Provided entries
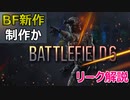 【リーク】バトルフィールド新作制作中？リーカーによるDICE内部情報解説【PS5/PS4/PC/Battlefield2042/バトルフィールド2042/アデル】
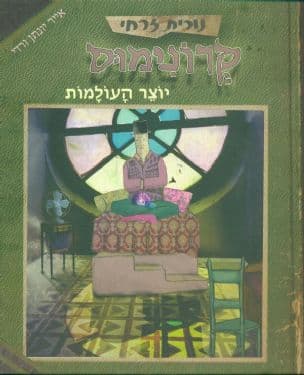 קרונימוס יוצר העולמות
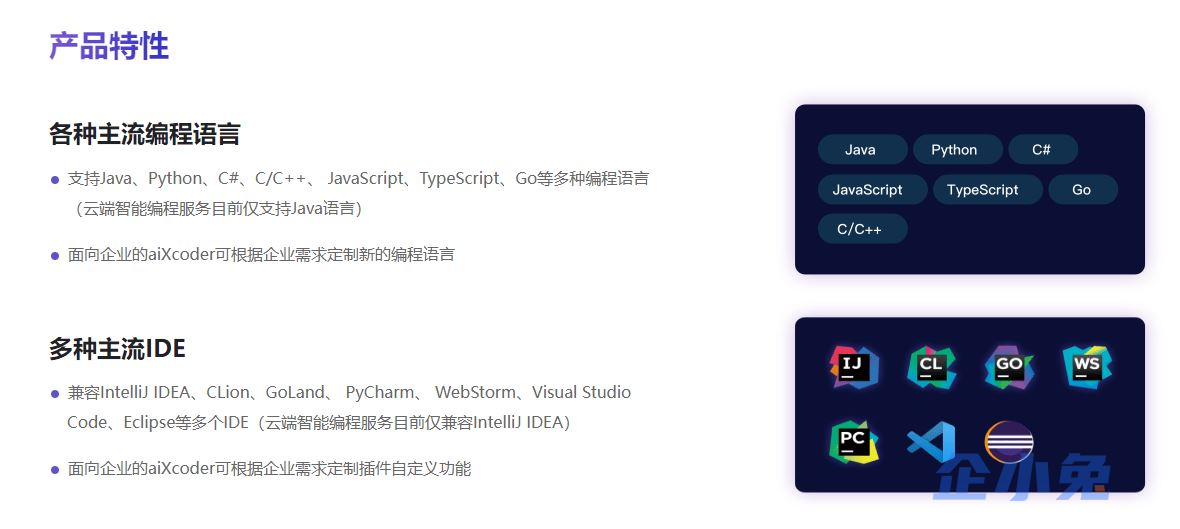 aiXcoder插图5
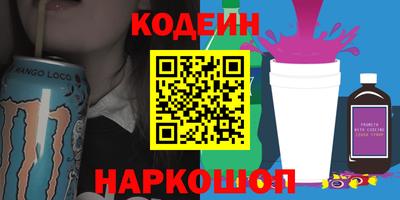 ГАЛЛЮЦИНОГЕННЫЕ ГРИБЫ Нальчик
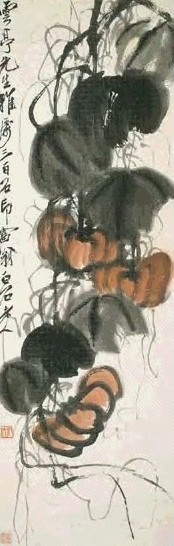 近现代 齐白石 南瓜 轴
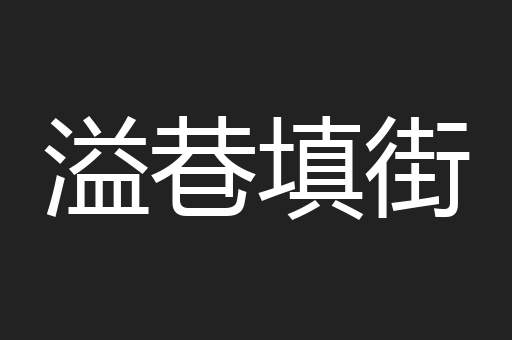 溢巷填街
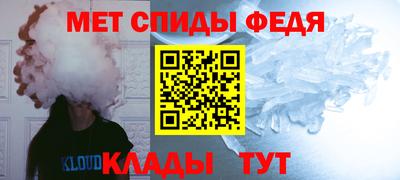 дмт Ливны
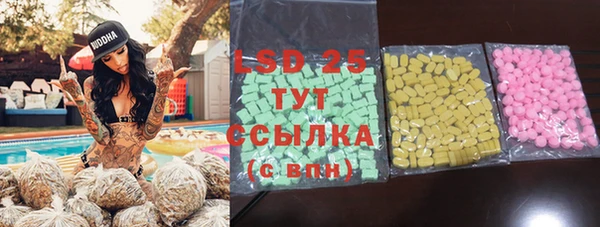 apvp Няндома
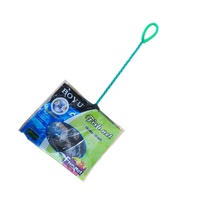 Boyu Coarse Fish Net Black Netting with Green Handle for Aquarium 10 Inch image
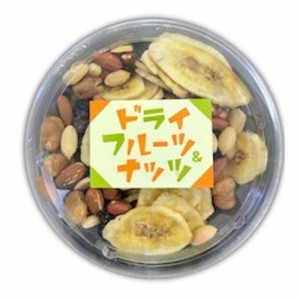 久慈食品 ドライフルーツ＆ナッツ 15個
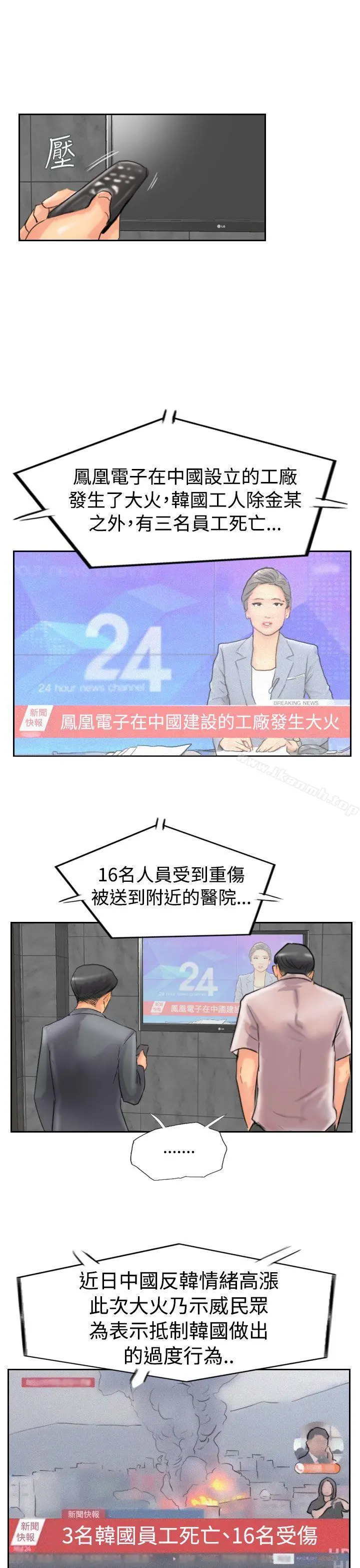 小偷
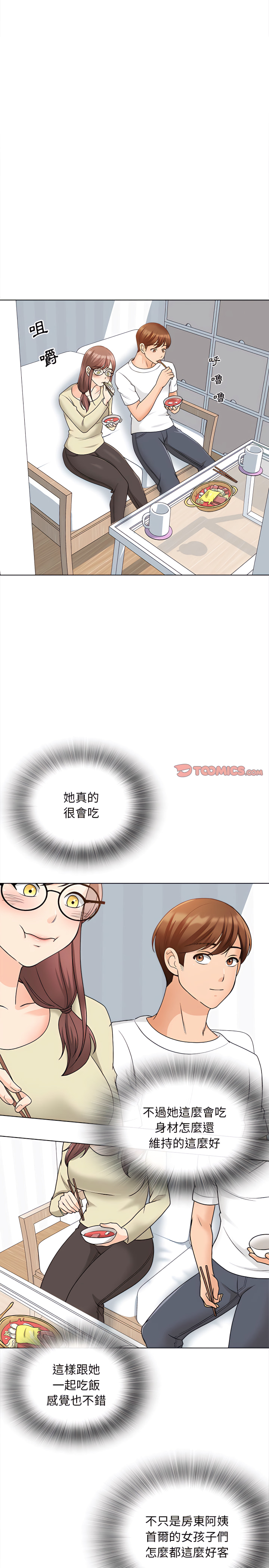 幸福公寓 第11章 第19页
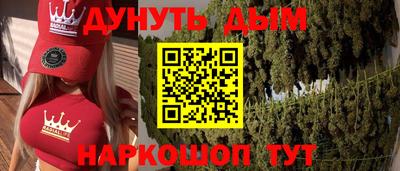 прущие грибы Ликино-Дулёво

Problem statement
Return the text of all the entries above verbatim, one per line, and leave the pictures out.

Response to this exercise
 【リーク】バトルフィールド新作制作中？リーカーによるDICE内部情報解説【PS5/PS4/PC/Battlefield2042/バトルフィールド2042/アデル】
 קרונימוס יוצר העולמות
 aiXcoder插图5
 ГАЛЛЮЦИНОГЕННЫЕ ГРИБЫ Нальчик
 近现代 齐白石 南瓜 轴
 溢巷填街
 дмт Ливны
 apvp Няндома
 Boyu Coarse Fish Net Black Netting with Green Handle for Aquarium 10 Inch image
 久慈食品 ドライフルーツ＆ナッツ 15個
 小偷
 幸福公寓 第11章 第19页
 прущие грибы Ликино-Дулёво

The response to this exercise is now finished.